Making decisions for any of my children is either quick or agonizing.
I either know exactly what I want to do or I am uncertain about what is "best" and it becomes agonizing.
What school? What teacher? What Doctor? What activities? How many activities? What age can they do sleep overs? Currently, I have answers to all those questions (my answers are subject to change at my discretion). However, new questions arise almost everyday, especially as they are getting older!
Having a child with Down syndrome adds more layers and more choices to our decisions. With Kamryn, I had the same options for preschool as I did her sisters, except I also had the choice to put her in a County Special Education preschool.
The decision was agonizing.
Over the summer we had several appointments and meetings with Kamryn's Speech Therapist, Occupational Therapist, Child Psychologist, PE teacher and Special Education Teacher. They were determining what government services she would be eligible for when she turned three.
When you have a child born with a developmental disability, they are eligible to receive services from birth to age 3. This program is called Early Start. At three, those services end and you must have your child "evaluated" to determine if he/she is still eligible for services and what those services maybe. (Tonight I am not going to VENT about how ridiculous that is. Kamryn has Down syndrome, she will more than likely have delays. She should be eligible for services in an effort to be pro-active with her development...regardless of the evaluations).
Kamryn did not qualify as having a "developmental disability." She is actually developing at age level (per the "testing") and therefore did not qualify under that eligibility. She does have a speech delay and some gross motor delays. This gave us the option of the County Special Education preschool.
After several discussions and sleepless nights, Diondray and I decided that the "best" place for Kamryn would be a small, private preschool. (In contrast to a county school with other children who have special needs or development delays.) Her therapist and all the professionals that evaluated her agreed that she would thrive in that environment. There were SEVERAL reasons we came to this decision.
We want her around her typical peers. (By the way, I can no longer stand the word typical).
Her receptive language is fantastic. She listens and can follow instruction.
Her speech is developing daily and we want her around children that are speaking and speaking clearly.
At this time, we think it is best for her development.

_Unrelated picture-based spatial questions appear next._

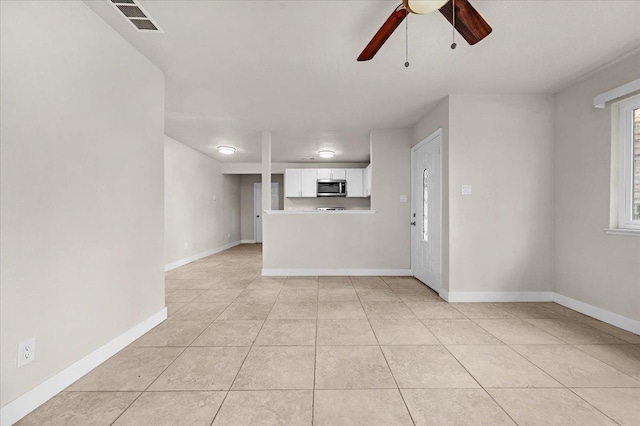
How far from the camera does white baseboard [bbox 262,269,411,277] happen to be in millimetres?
4887

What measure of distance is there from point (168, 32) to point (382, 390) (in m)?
2.90

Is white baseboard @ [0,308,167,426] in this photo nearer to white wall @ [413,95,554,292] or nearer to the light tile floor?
the light tile floor

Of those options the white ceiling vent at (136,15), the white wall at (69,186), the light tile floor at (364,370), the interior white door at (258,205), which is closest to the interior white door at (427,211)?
the light tile floor at (364,370)

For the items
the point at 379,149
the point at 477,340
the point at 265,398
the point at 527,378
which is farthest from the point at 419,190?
the point at 265,398

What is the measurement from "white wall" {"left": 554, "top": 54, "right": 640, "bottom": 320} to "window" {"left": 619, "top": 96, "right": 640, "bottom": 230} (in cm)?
10

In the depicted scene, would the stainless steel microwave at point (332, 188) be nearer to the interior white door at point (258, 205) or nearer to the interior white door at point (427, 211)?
the interior white door at point (258, 205)

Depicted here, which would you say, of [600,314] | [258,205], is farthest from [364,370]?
[258,205]

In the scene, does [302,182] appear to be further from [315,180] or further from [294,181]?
[315,180]

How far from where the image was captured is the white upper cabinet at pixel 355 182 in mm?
7586

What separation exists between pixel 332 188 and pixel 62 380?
20.9 ft

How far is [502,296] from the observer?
3.49 m

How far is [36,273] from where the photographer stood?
1.59 metres

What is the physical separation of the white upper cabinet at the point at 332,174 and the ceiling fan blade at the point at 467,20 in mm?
5791

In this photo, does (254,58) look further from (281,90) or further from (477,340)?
(477,340)
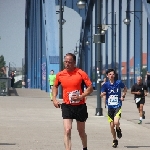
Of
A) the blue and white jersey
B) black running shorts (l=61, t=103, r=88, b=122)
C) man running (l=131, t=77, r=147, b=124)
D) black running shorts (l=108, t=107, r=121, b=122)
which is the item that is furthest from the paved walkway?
black running shorts (l=61, t=103, r=88, b=122)

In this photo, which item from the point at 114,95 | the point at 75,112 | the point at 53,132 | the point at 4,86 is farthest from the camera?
the point at 4,86

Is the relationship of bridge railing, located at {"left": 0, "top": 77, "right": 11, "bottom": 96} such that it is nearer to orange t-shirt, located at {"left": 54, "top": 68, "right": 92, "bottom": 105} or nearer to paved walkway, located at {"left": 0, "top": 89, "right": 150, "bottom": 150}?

She started Monday. She walked right in and began to play in the kitchen area. I spoke to the teacher for a few minutes (the teacher operates out of her home, the family room is converted into a "class" room and there are 6 children. The back yard is an amazing play ground. It feels like a good fit). I gave Kamryn a few kisses and hugs and off I went.
I did not cry. I wasn't sure how I felt. I was a little worried she might cry. I was worried she might start to ask for me.
I picked her up (along w/her fan club) at 12:30 and we took her to her favorite place....
I am still questioning our decision...did we make the right one? Should she be in the County school? Have we made the right choice? I know, that at this moment, we have made the "best" decision for her.
She is enjoying it. She can't wait to go back tomorrow.